No one likes to admit failure; but I think it is educational to know that ‘*’ happens, especially in the garden. These posts are a record for me, my garden diary. Maybe reading it will give me pause before I purchase my 12th Salvia ‘Blue Note’. I love the look of it and want it to thrive. On its part, it doesn’t like my garden no matter how much I baby it. I am forever optimistic.
Every garden has its unique character and characteristics. This is my 3rd year gardening on our 7 acres in Fort Bragg, CA. I have logged a great many failures during that time. We have a deer fence around a couple of acres surrounding the house, I am lucky I don’t have to worry about grazing deer as they are a big problem here. (As an aside, the deer fence is new and I do have some ideas about plants that did well and were not eaten by deer. Just email me or comment on this post.) Our clearing is surrounded by tall conifers (heavily dominated by redwood trees). It does give us protection from the wind (the ocean is less than a mile away) but it also means we are cooler and shadier than areas more inland.
I thought I would give you a glimpse of my three years of extensive gardening in the cultivated part. I promise to post my successes as well. The property outside the fence is wild and we leave it that way, a stream runs through part of it and we treat it as wildlife refuge.

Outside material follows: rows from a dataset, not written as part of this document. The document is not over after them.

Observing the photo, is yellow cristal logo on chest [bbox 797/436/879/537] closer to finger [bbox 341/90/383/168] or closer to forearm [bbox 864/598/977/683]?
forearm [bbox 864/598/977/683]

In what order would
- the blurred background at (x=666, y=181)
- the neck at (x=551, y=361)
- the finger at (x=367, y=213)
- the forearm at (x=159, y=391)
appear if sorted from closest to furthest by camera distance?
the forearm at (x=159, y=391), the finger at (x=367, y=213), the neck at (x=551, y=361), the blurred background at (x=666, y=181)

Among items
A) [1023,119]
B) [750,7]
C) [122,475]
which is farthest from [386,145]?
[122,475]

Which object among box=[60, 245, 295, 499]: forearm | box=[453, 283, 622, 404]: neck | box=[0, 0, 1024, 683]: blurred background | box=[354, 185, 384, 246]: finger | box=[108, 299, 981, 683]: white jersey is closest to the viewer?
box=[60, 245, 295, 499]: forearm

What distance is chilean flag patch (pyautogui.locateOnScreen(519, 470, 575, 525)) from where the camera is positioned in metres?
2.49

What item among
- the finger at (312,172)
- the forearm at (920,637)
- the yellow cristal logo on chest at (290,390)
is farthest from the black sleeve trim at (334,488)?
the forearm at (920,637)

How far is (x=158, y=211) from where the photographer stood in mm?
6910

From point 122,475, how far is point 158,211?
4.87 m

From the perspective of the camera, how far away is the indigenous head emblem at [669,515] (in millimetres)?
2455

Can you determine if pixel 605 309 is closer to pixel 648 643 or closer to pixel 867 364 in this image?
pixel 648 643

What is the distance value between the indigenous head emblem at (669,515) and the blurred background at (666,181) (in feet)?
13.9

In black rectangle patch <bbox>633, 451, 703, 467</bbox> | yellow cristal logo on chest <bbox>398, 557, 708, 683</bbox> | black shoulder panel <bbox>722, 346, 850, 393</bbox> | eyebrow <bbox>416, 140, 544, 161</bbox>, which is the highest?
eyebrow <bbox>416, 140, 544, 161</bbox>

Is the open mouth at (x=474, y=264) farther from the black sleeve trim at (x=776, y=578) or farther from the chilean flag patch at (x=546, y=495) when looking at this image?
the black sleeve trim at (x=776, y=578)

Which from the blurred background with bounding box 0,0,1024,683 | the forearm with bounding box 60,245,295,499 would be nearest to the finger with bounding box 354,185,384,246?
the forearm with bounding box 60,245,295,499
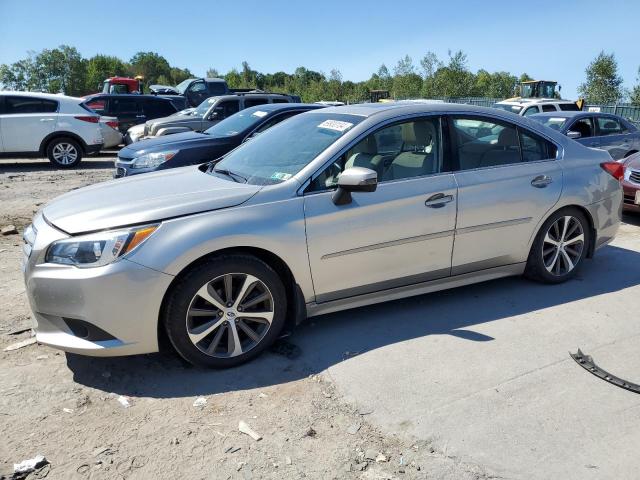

This is a list of plants that failed to thrive or just plain croaked soon after planting. Why? I am not really sure for many of them. The garden does have some unique features which make it difficult; competition by redwood roots, acid and depleted soil although it has been supplemented with enormous amounts of compost (several times a year), bone meal and other amendments. We are supposed to be in climate zone 9b but I am not sure that is completely accurate. We get a lot of winter rain (in most years) and it’s soggy weather. Summers are on the cooler side with summer fog. The soil is basically sandy and drains well, but is low in nutrients, maybe because it does drain well…the nutrients just leach out. And again, there are those redwood roots, it could be that root competition does them in.
Anyway, here is a partial list of my failures:
- Salvia x jamensis ‘Ignition Purple’
- maybe it will come back when the weather warms but it’s pretty wimpy right now
- Monardella macrantha ‘Marian Sampson’
- Salvia mexicana ‘Limelight’
- Penstemon heterophyllus ‘Margarita BOP’
- Salvia purpurea ‘Lavender Lace’ – a meager leaf here and there, not thriving at all
- Salvia ‘Elk Blue Note’ – I purchased 11 of these to scatter around the garden, none has a single leaf as I write this.
- Salvia ‘Amistad’ – this was a weed in my Oakland garden, even with the heavy clay. It does ok for 1 year here but doesn’t come back which is so disappointing because the hummers love it.
- Abutilon, various types – I think the redwood roots are too aggressive for this plant. I have 3 plants and only one seems to be hanging on. I cheer it every time I pass. They also did well in Oakland although they got leggy.
- Felicia aethiopica ‘Tight & Tidy’ – This plant is a prolific bloomer for about 2 years. Its flowers have blue petals with a yellow center. It’s low growing and perfect for the front of the border. But…here is the but, in year two it seems to poop out. Is it me, the weather, wrong time to cut it back? I haven’t figured it out. It’s gorgeous until it starts to get too big and I cut it back. So, stay tuned while I figure out what happened.
- Nicotiana alata Lime Green – this one did well the first year and it’s a great contrast plant but it didn’t self sow itself as promised. I will try it again because it looks so gorgeous against other plants and the hummingbirds like it. Nicotiana langsdorfii and Nicotiana mutablilis did much better. Mutabilis is a big favorite of the hummingbirds in the vegetable garden at the MCBG (Mendocino Coast Botanical Gardens) which is why I planted it. It hasn’t done quite as well in my garden but is hanging in there.
I admit that when I find a plant I love, I don’t give up on it. The above plants represent multiple failed attempts. Other master gardeners at the Mendocino Coast Botanical Gardens have mentioned bad luck with Salvias, they think that Annie’s Annuals (an amazing nursery where I get many plants) may have wrong zones listed on some of their plants. I also think our gardening geography has some unique features.
What has been your experience? Have any of the plants listed done well in your garden? Any tips, especially on the Salvias?
Look for another post on those plants that have been successes, there are quite a few that have done well.